- REQUIRED WORK: Retype all of the material below word for word, leaving out the pictures.

----------

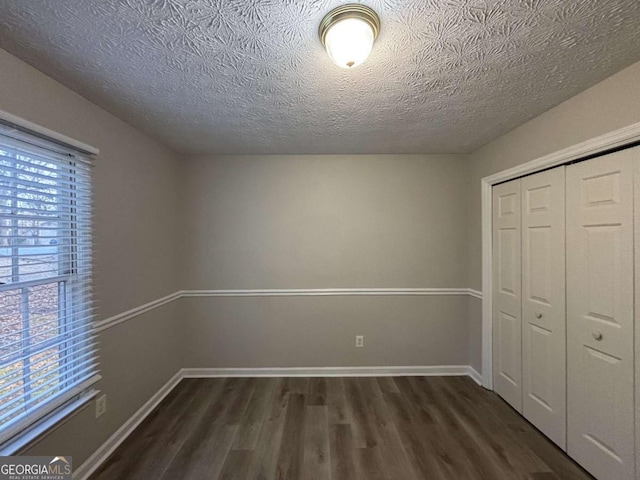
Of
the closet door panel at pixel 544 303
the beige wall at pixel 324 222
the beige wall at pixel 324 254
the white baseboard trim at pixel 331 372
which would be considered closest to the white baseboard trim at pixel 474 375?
the white baseboard trim at pixel 331 372

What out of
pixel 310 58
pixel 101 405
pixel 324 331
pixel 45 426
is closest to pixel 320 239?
pixel 324 331

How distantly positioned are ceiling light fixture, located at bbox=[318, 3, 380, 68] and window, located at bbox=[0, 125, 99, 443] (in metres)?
1.55

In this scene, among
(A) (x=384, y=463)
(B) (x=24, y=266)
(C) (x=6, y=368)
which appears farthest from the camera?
(A) (x=384, y=463)

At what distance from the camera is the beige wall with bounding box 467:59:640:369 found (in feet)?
4.90

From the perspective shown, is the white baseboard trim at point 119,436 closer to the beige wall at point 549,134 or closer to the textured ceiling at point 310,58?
the textured ceiling at point 310,58

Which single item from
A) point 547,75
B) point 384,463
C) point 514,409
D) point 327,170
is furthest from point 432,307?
point 547,75

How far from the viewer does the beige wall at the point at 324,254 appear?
3035 mm

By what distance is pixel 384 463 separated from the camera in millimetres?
1837

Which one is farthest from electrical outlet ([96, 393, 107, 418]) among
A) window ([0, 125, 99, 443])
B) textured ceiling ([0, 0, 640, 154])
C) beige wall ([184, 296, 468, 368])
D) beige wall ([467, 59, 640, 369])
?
beige wall ([467, 59, 640, 369])

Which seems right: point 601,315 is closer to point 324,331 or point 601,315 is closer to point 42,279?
point 324,331

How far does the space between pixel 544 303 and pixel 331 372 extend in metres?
2.04

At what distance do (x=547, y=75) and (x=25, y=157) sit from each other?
2.78 m

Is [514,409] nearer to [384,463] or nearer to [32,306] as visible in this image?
[384,463]

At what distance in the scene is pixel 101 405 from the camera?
1.86 m
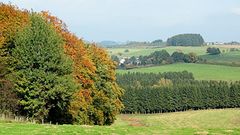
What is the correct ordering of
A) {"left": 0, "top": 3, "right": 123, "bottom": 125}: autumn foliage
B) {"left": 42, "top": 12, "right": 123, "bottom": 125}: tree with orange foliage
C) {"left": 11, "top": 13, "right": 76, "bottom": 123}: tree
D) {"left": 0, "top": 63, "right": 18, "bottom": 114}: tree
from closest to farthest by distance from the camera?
{"left": 0, "top": 63, "right": 18, "bottom": 114}: tree < {"left": 11, "top": 13, "right": 76, "bottom": 123}: tree < {"left": 0, "top": 3, "right": 123, "bottom": 125}: autumn foliage < {"left": 42, "top": 12, "right": 123, "bottom": 125}: tree with orange foliage

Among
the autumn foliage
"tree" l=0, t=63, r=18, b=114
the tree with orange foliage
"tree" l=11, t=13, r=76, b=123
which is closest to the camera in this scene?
"tree" l=0, t=63, r=18, b=114

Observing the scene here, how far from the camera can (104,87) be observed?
69125mm

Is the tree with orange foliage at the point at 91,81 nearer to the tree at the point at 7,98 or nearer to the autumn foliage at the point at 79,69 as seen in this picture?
the autumn foliage at the point at 79,69

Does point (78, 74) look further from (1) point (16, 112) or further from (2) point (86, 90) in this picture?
(1) point (16, 112)

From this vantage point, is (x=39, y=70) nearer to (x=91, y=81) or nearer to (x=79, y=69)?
(x=79, y=69)

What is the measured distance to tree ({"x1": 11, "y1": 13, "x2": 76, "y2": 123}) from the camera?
4622 cm

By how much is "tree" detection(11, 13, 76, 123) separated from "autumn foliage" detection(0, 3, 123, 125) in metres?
0.24

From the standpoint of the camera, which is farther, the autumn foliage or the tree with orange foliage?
the tree with orange foliage

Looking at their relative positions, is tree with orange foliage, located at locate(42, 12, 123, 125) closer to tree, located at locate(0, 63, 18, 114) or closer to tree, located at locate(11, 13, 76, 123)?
tree, located at locate(11, 13, 76, 123)

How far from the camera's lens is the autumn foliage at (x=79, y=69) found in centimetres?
4938

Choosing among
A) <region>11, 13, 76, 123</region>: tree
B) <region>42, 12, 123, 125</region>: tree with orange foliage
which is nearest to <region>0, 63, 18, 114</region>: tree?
<region>11, 13, 76, 123</region>: tree

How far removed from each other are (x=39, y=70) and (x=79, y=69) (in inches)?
481

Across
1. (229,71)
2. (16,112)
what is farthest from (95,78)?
(229,71)

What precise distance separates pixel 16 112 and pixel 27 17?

----------

- TASK RESULT:
Of
the closet door panel at pixel 544 303
the beige wall at pixel 324 222
the beige wall at pixel 324 254
the white baseboard trim at pixel 331 372
which would be considered closest to the white baseboard trim at pixel 474 375?
the white baseboard trim at pixel 331 372

What out of
pixel 310 58
pixel 101 405
pixel 324 331
pixel 45 426
is closest to pixel 320 239?
pixel 324 331

How distantly positioned are ceiling light fixture, located at bbox=[318, 3, 380, 68] and window, located at bbox=[0, 125, 99, 443] (in metres)?
1.55

In this scene, among
(A) (x=384, y=463)
(B) (x=24, y=266)
(C) (x=6, y=368)
which appears farthest from the camera?
(A) (x=384, y=463)

At what distance from the camera is the beige wall with bounding box 467:59:640:369 found (in feet)?
4.90

From the perspective shown, is the white baseboard trim at point 119,436 closer to the beige wall at point 549,134 or closer to the textured ceiling at point 310,58?
the textured ceiling at point 310,58

Which single item from
A) point 547,75
B) point 384,463
C) point 514,409
D) point 327,170
is furthest from point 432,307?
point 547,75

How far from the viewer does the beige wall at the point at 324,254 appear?
3035 mm

By what distance is pixel 384 463 separated from the camera in millimetres?
1837

Which one is farthest from electrical outlet ([96, 393, 107, 418]) among
A) window ([0, 125, 99, 443])
B) textured ceiling ([0, 0, 640, 154])
C) beige wall ([184, 296, 468, 368])
D) beige wall ([467, 59, 640, 369])
?
beige wall ([467, 59, 640, 369])

Which seems right: point 601,315 is closer to point 324,331 or point 601,315 is closer to point 42,279?
point 324,331

How far does the space between pixel 544 303 and pixel 331 372 extend in metres?
2.04

At what distance do (x=547, y=75) and (x=25, y=157) sit from each other?
2.78 m

Is [514,409] nearer to [384,463] or nearer to [32,306] as visible in this image?
[384,463]

At what distance in the scene is pixel 101 405 from the camera?
1.86 m
What is the correct ordering of
A) {"left": 0, "top": 3, "right": 123, "bottom": 125}: autumn foliage
B) {"left": 42, "top": 12, "right": 123, "bottom": 125}: tree with orange foliage
C) {"left": 11, "top": 13, "right": 76, "bottom": 123}: tree
D) {"left": 0, "top": 63, "right": 18, "bottom": 114}: tree
from closest to farthest by distance from the camera?
{"left": 0, "top": 63, "right": 18, "bottom": 114}: tree < {"left": 11, "top": 13, "right": 76, "bottom": 123}: tree < {"left": 0, "top": 3, "right": 123, "bottom": 125}: autumn foliage < {"left": 42, "top": 12, "right": 123, "bottom": 125}: tree with orange foliage

Among
the autumn foliage
"tree" l=0, t=63, r=18, b=114
the tree with orange foliage
"tree" l=11, t=13, r=76, b=123
which is closest to the camera in this scene?
"tree" l=0, t=63, r=18, b=114

Observing the scene here, how far from the camera can (104,87) be observed?
69125mm

Is the tree with orange foliage at the point at 91,81 nearer to the tree at the point at 7,98 or nearer to the autumn foliage at the point at 79,69 as seen in this picture?
the autumn foliage at the point at 79,69

Does point (78, 74) look further from (1) point (16, 112) or further from (2) point (86, 90) in this picture?
(1) point (16, 112)

From this vantage point, is (x=39, y=70) nearer to (x=91, y=81) or nearer to (x=79, y=69)?
(x=79, y=69)

What is the measured distance to tree ({"x1": 11, "y1": 13, "x2": 76, "y2": 123}) from the camera?
4622 cm

By how much is "tree" detection(11, 13, 76, 123) separated from "autumn foliage" detection(0, 3, 123, 125) in metres?
0.24

From the standpoint of the camera, which is farther, the autumn foliage or the tree with orange foliage?
the tree with orange foliage

Looking at their relative positions, is tree with orange foliage, located at locate(42, 12, 123, 125) closer to tree, located at locate(0, 63, 18, 114) or closer to tree, located at locate(11, 13, 76, 123)?
tree, located at locate(11, 13, 76, 123)

How far from the camera's lens is the autumn foliage at (x=79, y=69) found in centimetres?
4938

Choosing among
A) <region>11, 13, 76, 123</region>: tree
B) <region>42, 12, 123, 125</region>: tree with orange foliage
which is nearest to <region>0, 63, 18, 114</region>: tree?
<region>11, 13, 76, 123</region>: tree

How far removed from each other are (x=39, y=70) and (x=79, y=69) (in inches)?
481

Across
1. (229,71)
2. (16,112)
what is farthest from (95,78)?
(229,71)

What precise distance separates pixel 16 112 and pixel 27 17?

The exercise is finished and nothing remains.